Oleh : Papuan Centre

mostbet

PAPUA sejatinya adalah lemari besi Indonesia. Kekayaan alamnya, emas, tembaga, hutan, laut seharusnya menjadi garansi kemakmuran abadi. Namun, janji itu masih jauh panggang dari api. Di tengah alokasi dana Otonomi Khusus (Otsus) yang melimpah, kemiskinan tetap mematung. Salah satu penyakit kronis yang menyumbat urat nadi ekonomi adalah etno-egoism : virus yang membuat orang Papua saling sikut dalam perebutan kue pembangunan.

Etno-egoism ini bukan sekadar loyalitas suku. Ia bermetamorfosis menjadi praktik diskriminasi vulgar. Ia terlihat nyata ketika penentuan jabatan publik, atau bahkan proyek swasta di tingkat daerah, ditentukan bukan oleh rekam jejak atau kompetensi, melainkan oleh garis darah, marga, atau ikatan tondai (kampung halaman).

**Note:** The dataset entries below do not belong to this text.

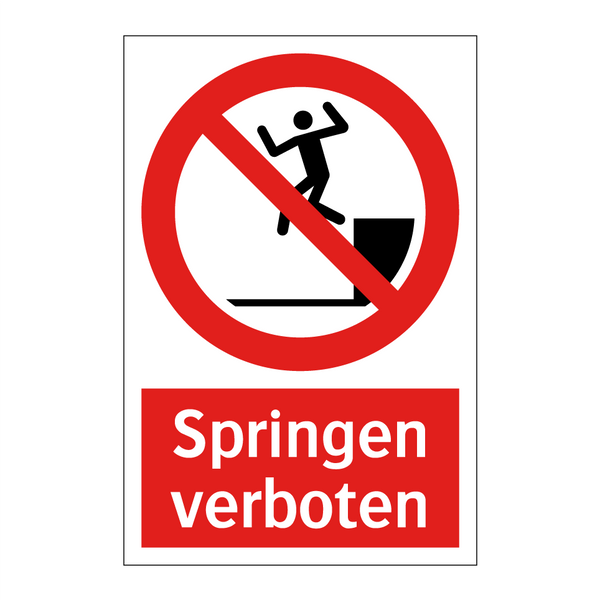 Springen verboten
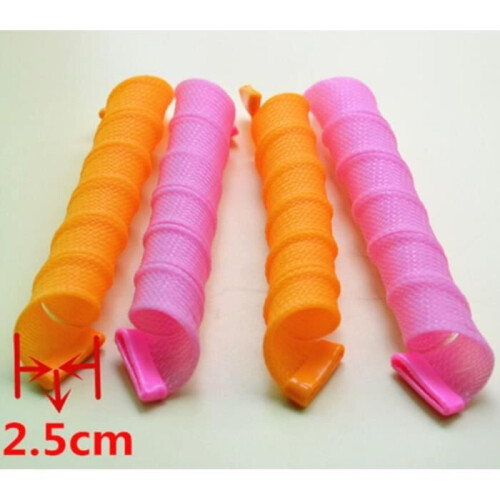 18 pezzi bigodini manuali per capelli - bigodini magici in plastica - arancioni - donna 1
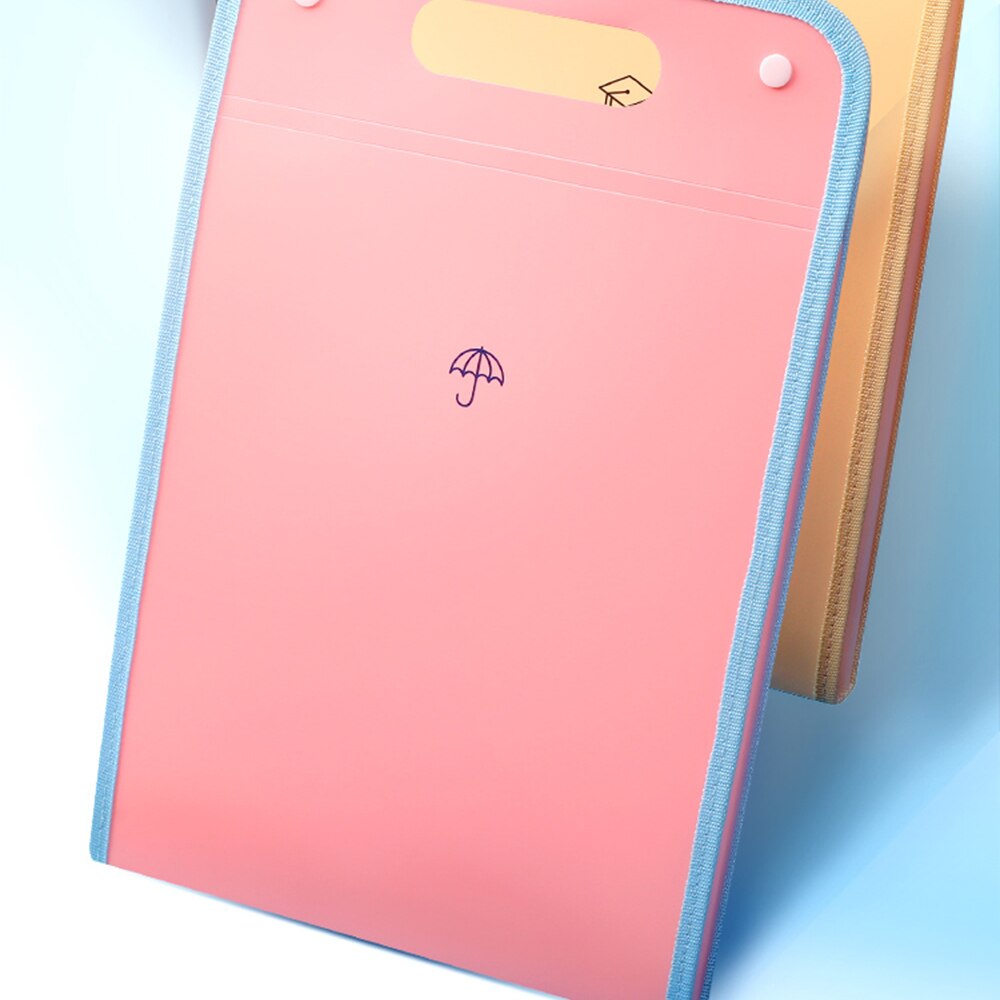 A4 File Folders 13 Layer Document Storage File Organizer Large Briefcase Pouch Carpetas Filing Clip Bill Folder Office Supplies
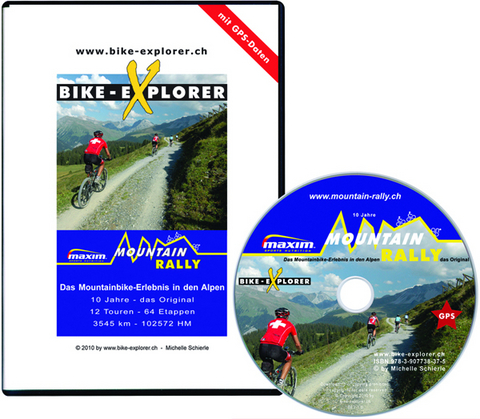 BIKE-EXPLORER Mountain-Rally, inkl. GPS-Tracks, CD-ROM - Michelle Schierle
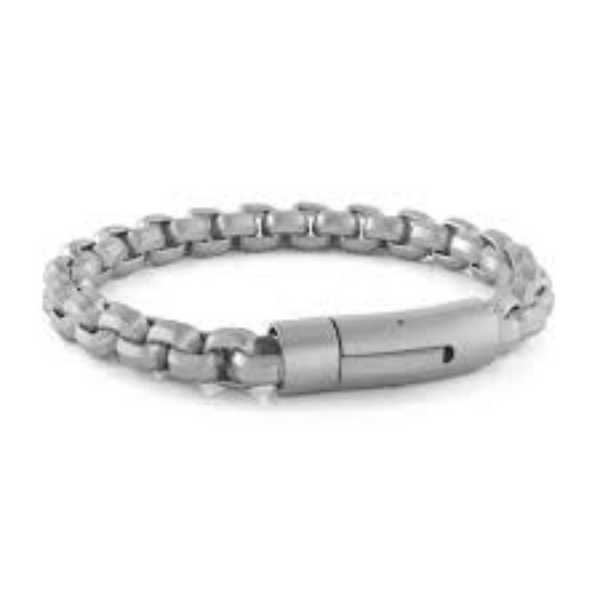 Italgem Matte Round Box Bracelet with Clasp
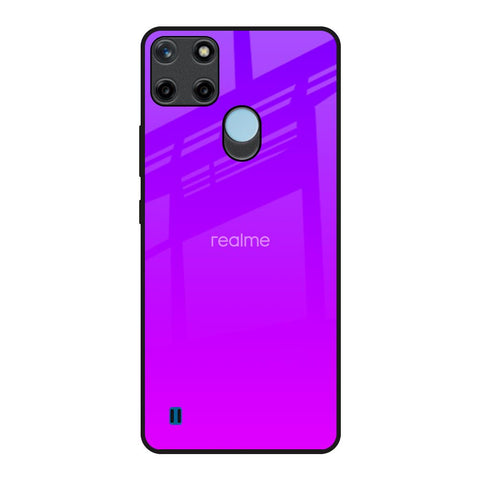 Purple Pink Realme C21Y Glass Back Cover Online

Dampaknya? Alih-alih melahirkan ekosistem bisnis yang kompetitif, yang tumbuh adalah nepotisme suku yang ringkih. Orang yang berkuasa cenderung memenangkan kelompoknya, meninggalkan kelompok lain, termasuk suku Papua lain yang tidak memiliki koneksi. Ujungnya: kecemburuan sosial membara, efisiensi anjlok, dan kepercayaan antar-etnis terkoyak. Dana Otsus, yang seharusnya menjadi katalis persatuan, justru sering berubah menjadi “dana konflik” yang diperebutkan oleh faksi-faksi etnis di lingkaran kekuasaan.

Kunci : Meritokrasi di Atas Marga

Menghadapi kenyataan ini, menundukkan etno-egoism menjadi prasyarat mutlak jika Papua ingin lepas landas. Pendekatannya harus dua arah: struktural dan kultural.

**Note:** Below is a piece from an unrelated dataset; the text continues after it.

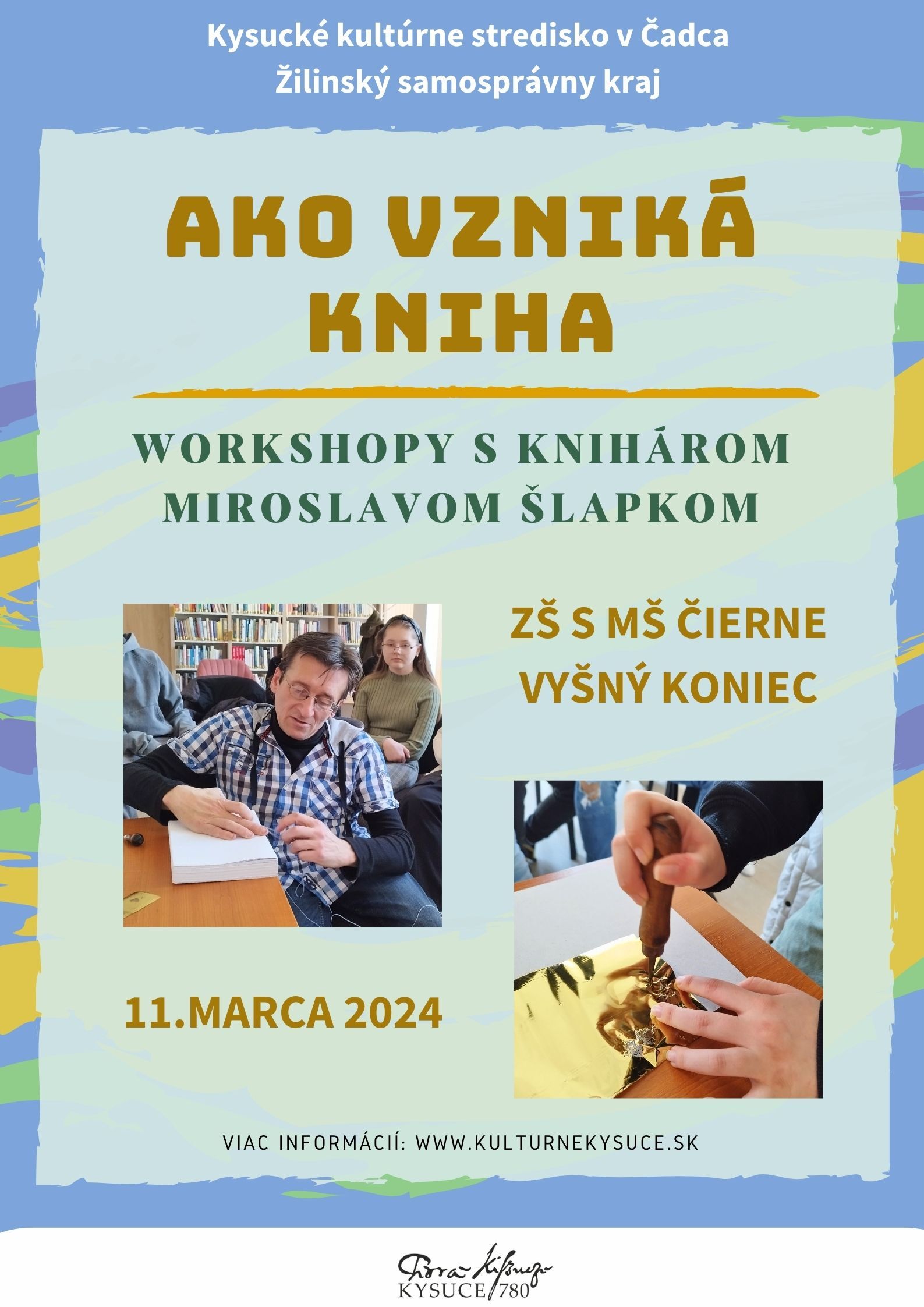 Modrá a žltá Ťahy štetcom Školská trieda Predškolský Plagát 5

Secara struktural, pemerintah daerah wajib mengamputasi tradisi penunjukan berbasis suku. Meritokrasi harus menjadi azas tunggal. Rekrutmen PNS, lelang proyek, hingga pemberian insentif usaha harus dilakukan dengan transparansi setajam silet. Kalau perlu, dibentuk Komite Audit Sosial Lintas Suku yang diberi taring untuk memantau setiap alokasi anggaran dan memastikan tidak ada diskriminasi tersembunyi.

Pendidikan pun harus diarahkan pada kompetensi, bukan kompartemen suku.
Lulusan SMK dan universitas di Papua harus bersaing di pasar kerja berdasarkan keahlian, bukan koneksi ke kepala suku atau bupati. Inilah satu-satunya cara menciptakan tenaga kerja yang efisien dan profesional.

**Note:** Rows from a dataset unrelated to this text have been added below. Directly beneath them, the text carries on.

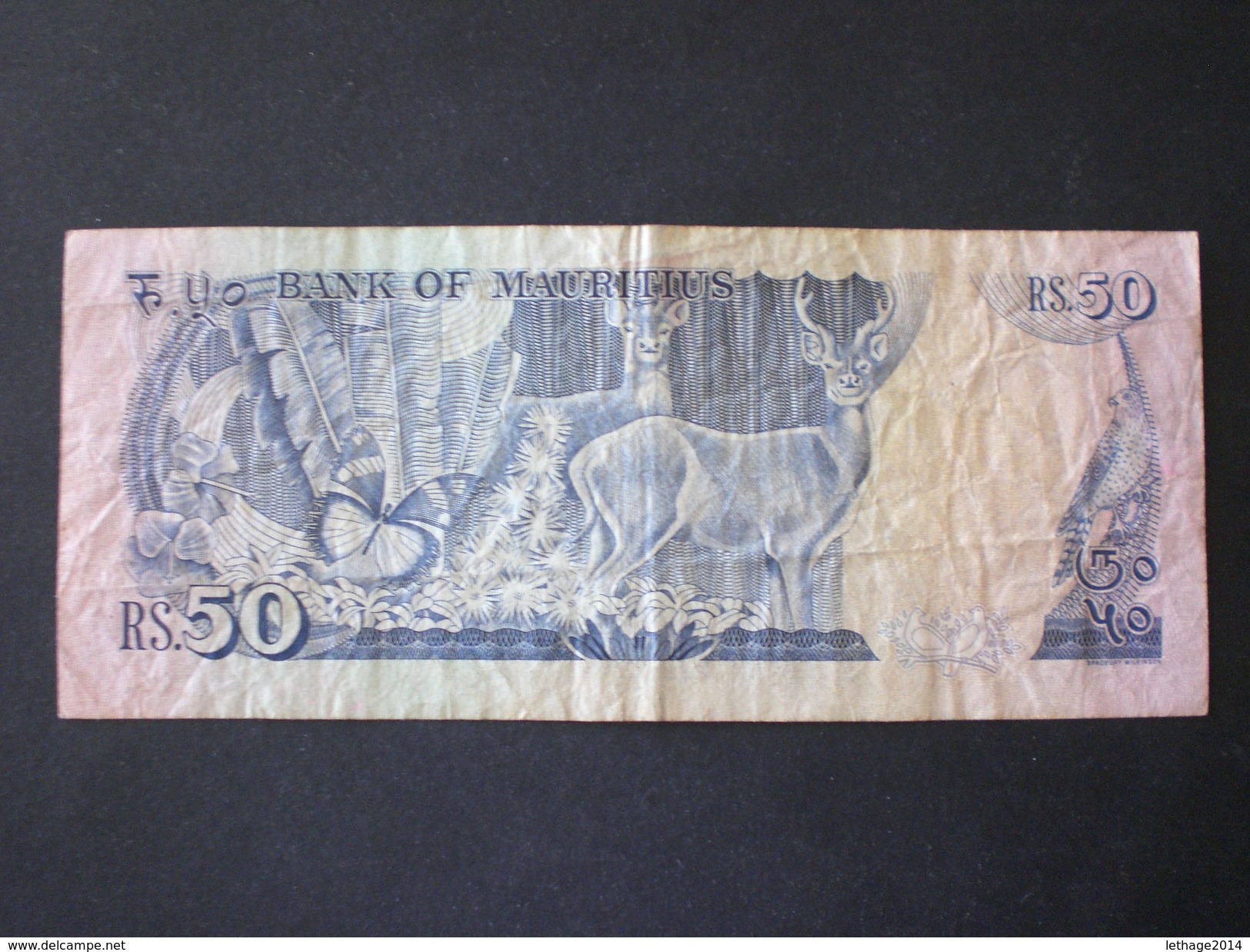 MAURITIUS  ,50 ROUPIES   Banknote - Mauritius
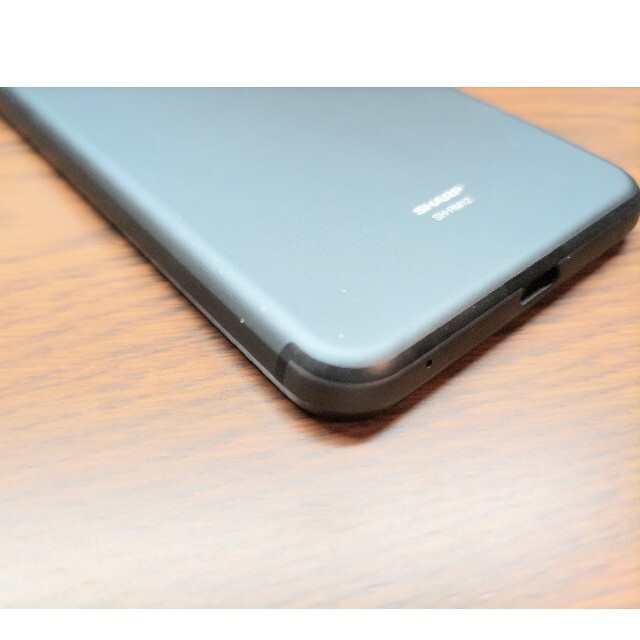 SHARP(シャープ)のAQUOS sense3 lite SH-RM12 ブラック(楽天モバイル版) スマホ/家電/カメラのスマートフォン/携帯電話(スマートフォン本体)の商品写真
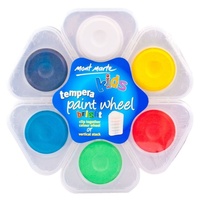 Mont Marte Tempera Paint Wheel 6pce - BRIGHT Watercolour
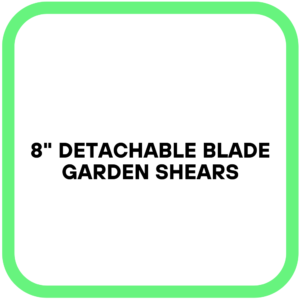 8" Detachable Blade Garden Shears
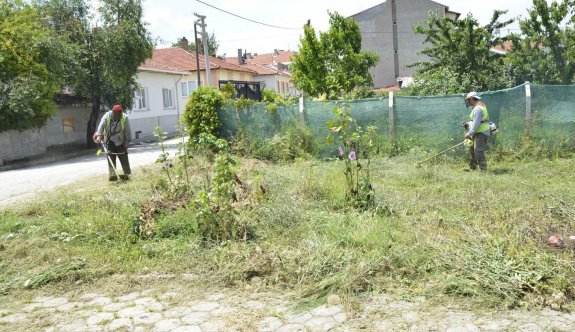 Tepebaşı Belediyesi'nden mahalle temizliği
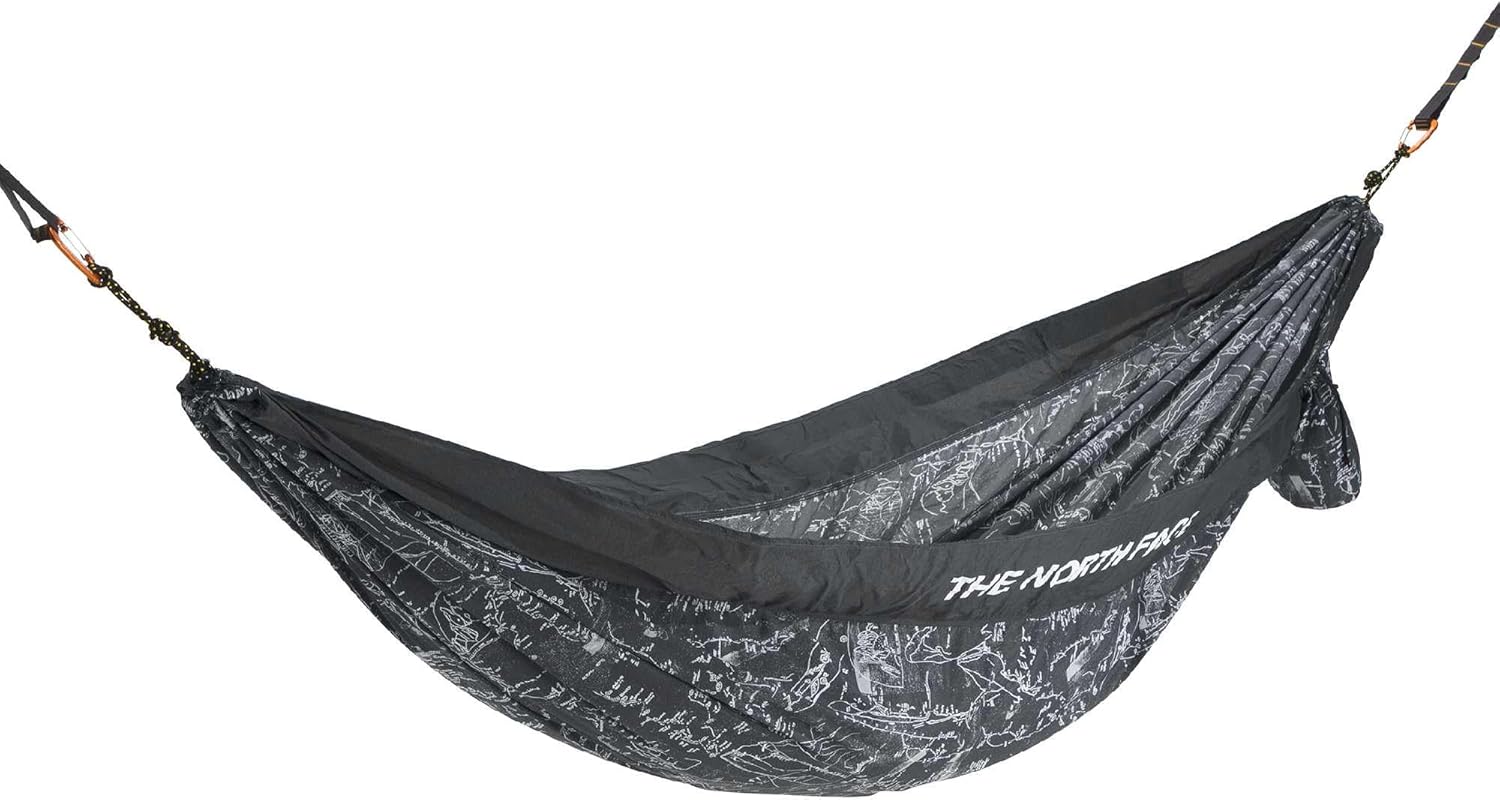 THE NORTH FACE Wawona Camp Hammock - Includes Carabiners & Tree Straps for Easy Setup, Storage Bag Doubles as Pocket, Anth...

Mandat Moral Pemimpin Adat

Perubahan struktural saja tak cukup. Di Papua, tokoh adat dan pemimpin agama memegang otoritas moral yang tak tertandingi oleh birokrasi. Mereka adalah benteng pertahanan terakhir yang bisa meredam egoisme.

Mereka harus mengambil peran sebagai katalisator persatuan ekonomi.

  1. Re-interpretasi Nilai Adat: Nilai-nilai gotong royong dan berbagi yang ada dalam adat harus ditafsirkan ulang untuk konteks lintas suku. Mereka harus mengingatkan bahwa kekayaan alam yang dipertaruhkan hari ini adalah titipan leluhur untuk seluruh orang Papua, bukan sekadar warisan suku tertentu.
  2. Mediator Konflik Proyek: Ketika terjadi sengketa antar-suku akibat perebutan lahan atau proyek, tokoh adat harus menjadi penengah yang dihormati, memfasilitasi musyawarah yang hasil keputusannya mengutamakan kepentingan daerah, bukan kepentingan klan pemenang.
  3. Mendorong Kewirausahaan Kolektif: Mereka harus mendorong pembentukan koperasi atau badan usaha yang sengaja melibatkan anggota dari berbagai suku. Dengan demikian, keuntungan dan kegagalan ekonomi menjadi milik bersama, memaksa kolaborasi di atas persaingan kesukuan.

Singkatnya, Papua butuh narasi baru. Narasi yang menempatkan Identitas Papua, sebagai kesatuan yang majemuk, jauh di atas loyalitas suku sempit. Etno-egoism adalah kanker yang menggerogoti potensi kemakmuran. Hanya dengan menundukkan ego suku demi persatuan ekonomi, harta karun Papua akan benar-benar terdistribusi secara adil, dari pegunungan hingga pesisir. (*)

Tinggalkan Balasan

Alamat email Anda tidak akan dipublikasikan. Ruas yang wajib ditandai *

error: Hati-hati menyalin tanpa izin!